Data listing:
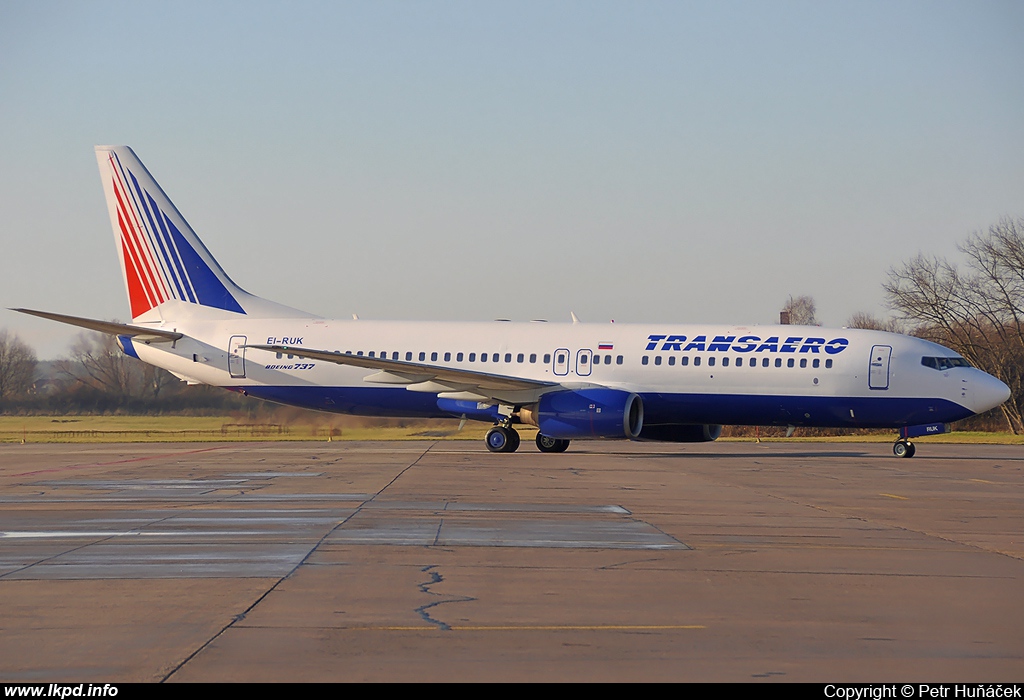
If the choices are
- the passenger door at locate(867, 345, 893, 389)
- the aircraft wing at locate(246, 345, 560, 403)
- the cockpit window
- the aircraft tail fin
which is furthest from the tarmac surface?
the aircraft tail fin

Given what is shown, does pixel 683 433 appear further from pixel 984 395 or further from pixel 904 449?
pixel 984 395

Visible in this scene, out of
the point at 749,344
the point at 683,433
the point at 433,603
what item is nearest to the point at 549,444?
the point at 683,433

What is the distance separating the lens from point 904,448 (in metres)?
28.7

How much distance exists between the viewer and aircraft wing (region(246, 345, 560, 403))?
2789 cm

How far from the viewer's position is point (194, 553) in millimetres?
10562

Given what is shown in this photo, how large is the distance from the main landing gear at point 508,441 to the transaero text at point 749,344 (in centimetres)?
379

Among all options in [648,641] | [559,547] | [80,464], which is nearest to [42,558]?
[559,547]

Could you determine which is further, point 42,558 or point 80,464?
point 80,464

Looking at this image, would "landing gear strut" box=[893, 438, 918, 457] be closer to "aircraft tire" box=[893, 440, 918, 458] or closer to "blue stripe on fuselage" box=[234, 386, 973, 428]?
"aircraft tire" box=[893, 440, 918, 458]

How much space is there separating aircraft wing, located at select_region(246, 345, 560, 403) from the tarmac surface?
8.27 m

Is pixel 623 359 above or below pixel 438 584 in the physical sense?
above
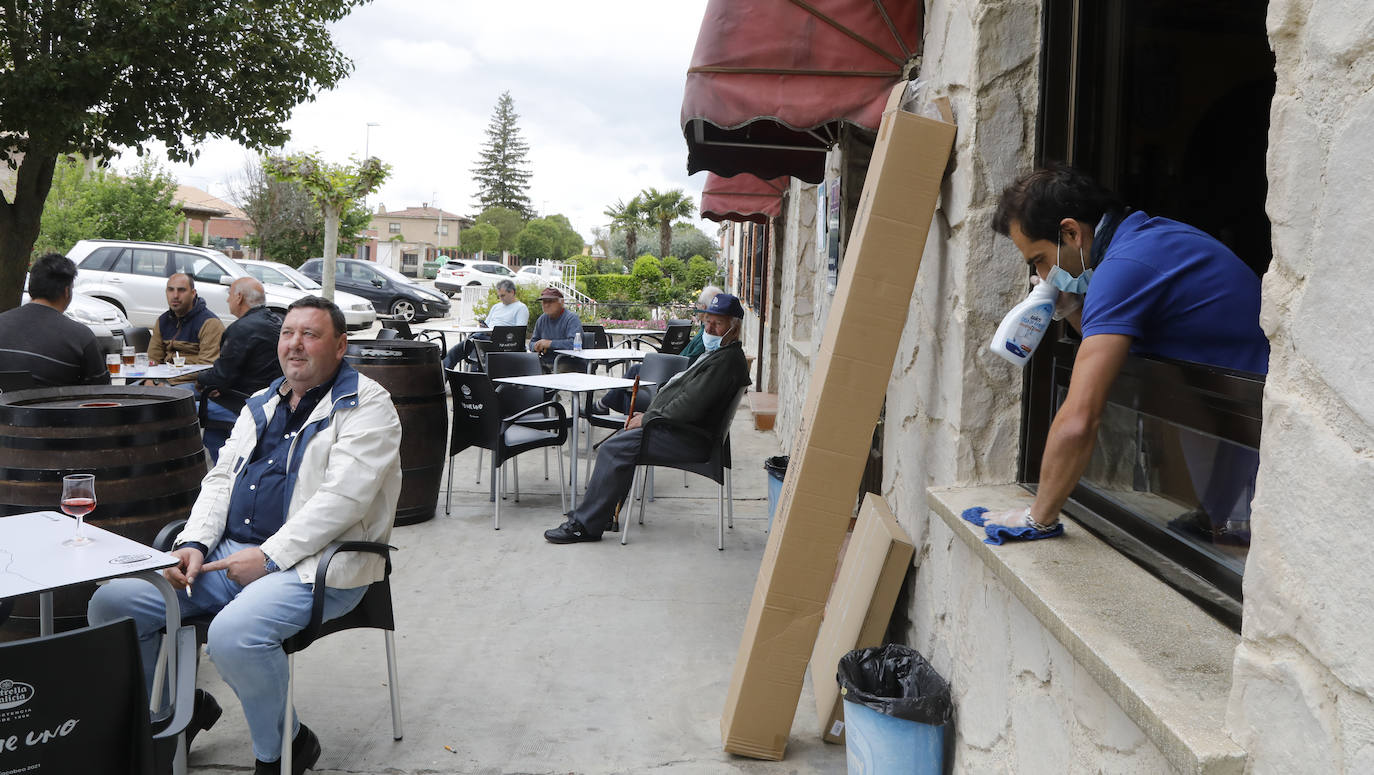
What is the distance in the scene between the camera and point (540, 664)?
4.05 meters

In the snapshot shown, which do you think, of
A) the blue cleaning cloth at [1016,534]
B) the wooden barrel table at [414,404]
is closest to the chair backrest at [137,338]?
the wooden barrel table at [414,404]

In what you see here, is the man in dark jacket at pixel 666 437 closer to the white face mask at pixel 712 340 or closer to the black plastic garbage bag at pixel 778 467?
the white face mask at pixel 712 340

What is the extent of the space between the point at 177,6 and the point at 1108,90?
877 cm

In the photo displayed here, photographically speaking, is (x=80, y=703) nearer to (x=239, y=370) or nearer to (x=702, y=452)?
(x=702, y=452)

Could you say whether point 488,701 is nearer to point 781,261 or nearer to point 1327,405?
point 1327,405

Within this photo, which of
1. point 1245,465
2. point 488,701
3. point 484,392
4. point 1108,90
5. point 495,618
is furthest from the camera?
point 484,392

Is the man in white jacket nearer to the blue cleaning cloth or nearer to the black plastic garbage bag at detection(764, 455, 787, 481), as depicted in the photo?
the blue cleaning cloth

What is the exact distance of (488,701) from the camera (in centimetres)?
369

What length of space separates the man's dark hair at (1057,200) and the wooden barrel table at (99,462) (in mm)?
2989

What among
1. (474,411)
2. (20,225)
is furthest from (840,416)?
(20,225)

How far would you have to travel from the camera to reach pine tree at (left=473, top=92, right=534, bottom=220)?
85500 mm

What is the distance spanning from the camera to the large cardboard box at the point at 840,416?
3010mm

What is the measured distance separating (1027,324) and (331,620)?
2.30 metres

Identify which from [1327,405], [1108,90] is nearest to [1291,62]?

◆ Exercise:
Leave out the pictures and print each record exactly as it stands.

◆ Solution for this problem:
If the choices are
- the passenger door at locate(867, 345, 893, 389)
- the aircraft wing at locate(246, 345, 560, 403)
- the cockpit window
- the aircraft tail fin
which is furthest from the tarmac surface?
the aircraft tail fin

Given what is shown, does pixel 683 433 appear further from pixel 984 395 or further from pixel 904 449?
pixel 984 395

Visible in this scene, out of
the point at 749,344
the point at 683,433
the point at 433,603
what item is nearest to the point at 549,444?
the point at 683,433

What is the distance separating the lens from point 904,448 (in metres)?
28.7

How much distance exists between the viewer and aircraft wing (region(246, 345, 560, 403))?
2789 cm

How far from the viewer's position is point (194, 553) in millimetres?
10562

Given what is shown in this photo, how large is the distance from the main landing gear at point 508,441 to the transaero text at point 749,344 (in centimetres)?
379

Among all options in [648,641] | [559,547] | [80,464], which is nearest to [42,558]?
[559,547]

Could you determine which is further, point 42,558 or point 80,464?
point 80,464

Looking at this image, would "landing gear strut" box=[893, 438, 918, 457] be closer to "aircraft tire" box=[893, 440, 918, 458] or closer to "blue stripe on fuselage" box=[234, 386, 973, 428]?
"aircraft tire" box=[893, 440, 918, 458]

How much space is there separating aircraft wing, located at select_region(246, 345, 560, 403) from the tarmac surface?
8.27 m

Is pixel 623 359 above or below pixel 438 584 in the physical sense?
above
What is the distance in the scene between the camera and point (540, 664)?
4.05 meters

In the snapshot shown, which do you think, of
A) the blue cleaning cloth at [1016,534]
B) the wooden barrel table at [414,404]
is closest to the chair backrest at [137,338]?
the wooden barrel table at [414,404]

In what you see here, is the man in dark jacket at pixel 666 437 closer to the white face mask at pixel 712 340 or closer to the black plastic garbage bag at pixel 778 467?
the white face mask at pixel 712 340

What is the extent of the space between the point at 177,6 and the point at 1108,90?
877 cm

In the photo displayed here, photographically speaking, is (x=80, y=703) nearer to (x=239, y=370) or nearer to (x=702, y=452)?
(x=702, y=452)

Could you say whether point 488,701 is nearer to point 781,261 or nearer to point 1327,405?
point 1327,405

Within this photo, which of
1. point 1245,465
2. point 488,701
3. point 484,392
4. point 1108,90
5. point 495,618
is furthest from the camera?
point 484,392

Is the man in white jacket nearer to the blue cleaning cloth or nearer to the black plastic garbage bag at detection(764, 455, 787, 481), as depicted in the photo?
the blue cleaning cloth

What is the exact distance of (488,701) from the camera (in centimetres)?
369

What length of space separates the man's dark hair at (1057,200) and the wooden barrel table at (99,462) (in mm)?
2989

What among
1. (474,411)
2. (20,225)
is furthest from (840,416)?
(20,225)

How far would you have to travel from the camera to reach pine tree at (left=473, top=92, right=534, bottom=220)?
85500 mm

What is the distance spanning from the camera to the large cardboard box at the point at 840,416?
3010mm

What is the measured distance separating (1027,324) and (331,620)?
2.30 metres

Identify which from [1327,405], [1108,90] is nearest to [1291,62]?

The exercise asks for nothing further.